◆ **TASK PROMPT**:
Would you transcribe the entries below, beginning at the line with "Smiling scientists looking" and ending after the line with "Vrouw die bij", exactly, with no picture and nothing more?

◆ **DATASET**:
========

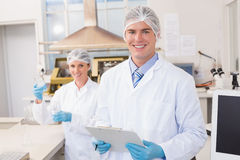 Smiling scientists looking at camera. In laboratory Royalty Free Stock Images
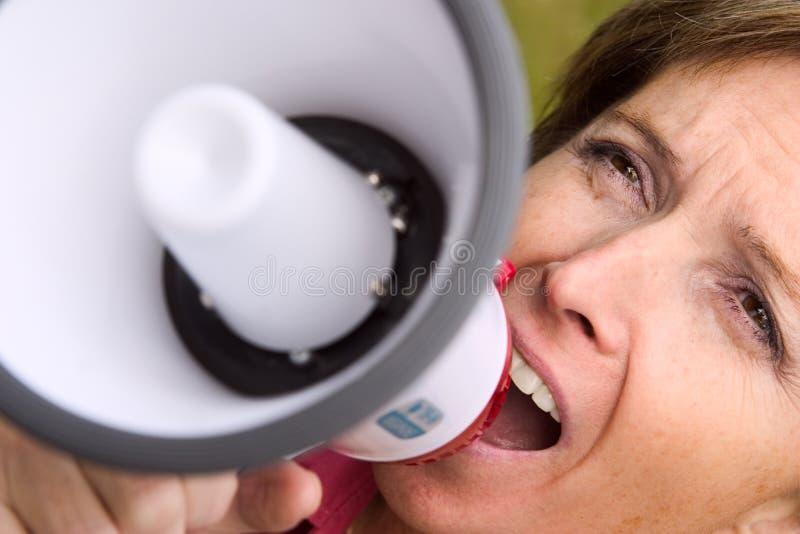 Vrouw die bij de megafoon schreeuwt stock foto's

========

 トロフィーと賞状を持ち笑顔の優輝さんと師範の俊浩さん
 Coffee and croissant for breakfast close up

========

◆ **FINISHED EXERCISE**:
 Smiling scientists looking at camera. In laboratory Royalty Free Stock Images
 Vrouw die bij de megafoon schreeuwt stock foto's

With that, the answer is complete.